*Work to be completed*: Once the pictures are removed, restate the data below word for word.

*Exercise data*:

· · · · · · ·

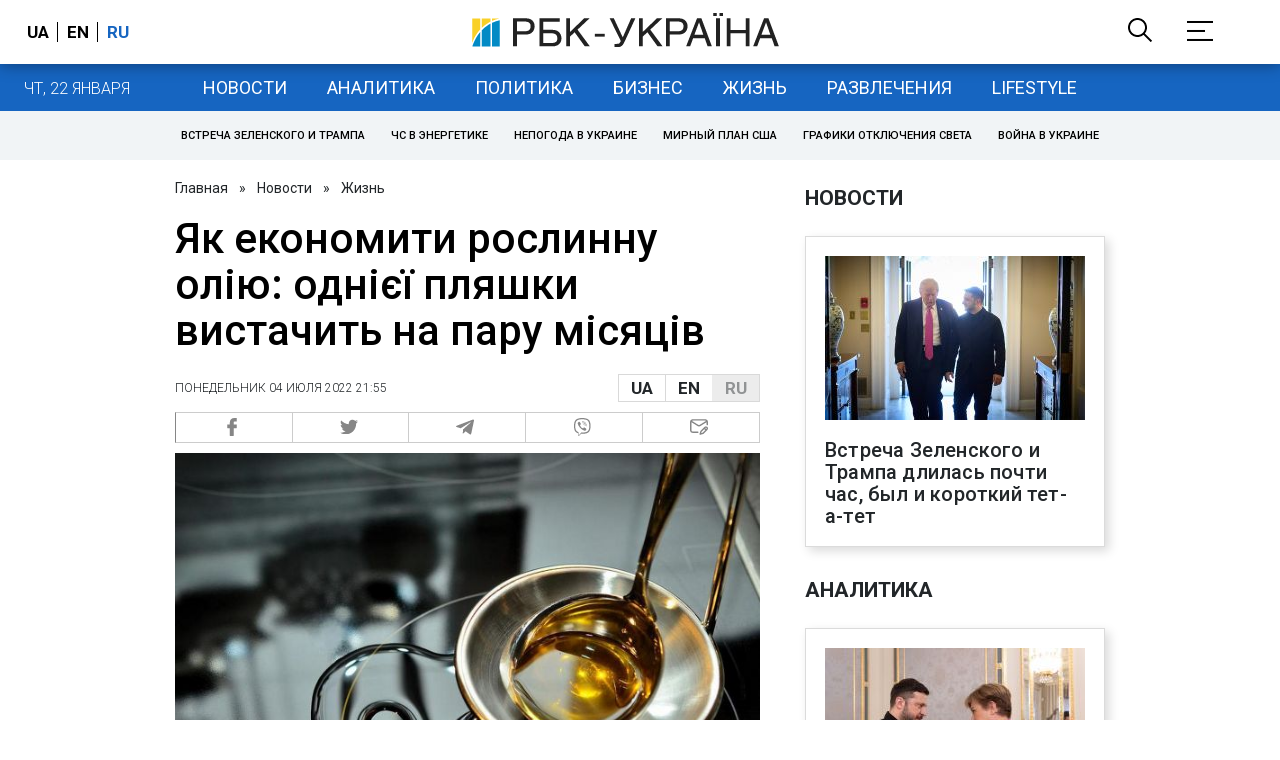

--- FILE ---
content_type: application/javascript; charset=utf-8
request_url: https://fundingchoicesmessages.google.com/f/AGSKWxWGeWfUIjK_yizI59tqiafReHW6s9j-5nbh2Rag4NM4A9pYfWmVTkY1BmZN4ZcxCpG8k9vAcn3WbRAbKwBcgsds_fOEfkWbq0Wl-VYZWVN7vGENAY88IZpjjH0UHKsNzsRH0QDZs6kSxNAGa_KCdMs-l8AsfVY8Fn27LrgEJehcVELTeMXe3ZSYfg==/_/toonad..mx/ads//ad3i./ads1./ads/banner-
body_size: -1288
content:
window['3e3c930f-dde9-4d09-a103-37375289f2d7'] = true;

· · · · · · ·

*Answer for this exercise*:
--- FILE ---
content_type: application/javascript; charset=utf-8
request_url: https://fundingchoicesmessages.google.com/f/AGSKWxWGeWfUIjK_yizI59tqiafReHW6s9j-5nbh2Rag4NM4A9pYfWmVTkY1BmZN4ZcxCpG8k9vAcn3WbRAbKwBcgsds_fOEfkWbq0Wl-VYZWVN7vGENAY88IZpjjH0UHKsNzsRH0QDZs6kSxNAGa_KCdMs-l8AsfVY8Fn27LrgEJehcVELTeMXe3ZSYfg==/_/toonad..mx/ads//ad3i./ads1./ads/banner-
body_size: -1288
content:
window['3e3c930f-dde9-4d09-a103-37375289f2d7'] = true;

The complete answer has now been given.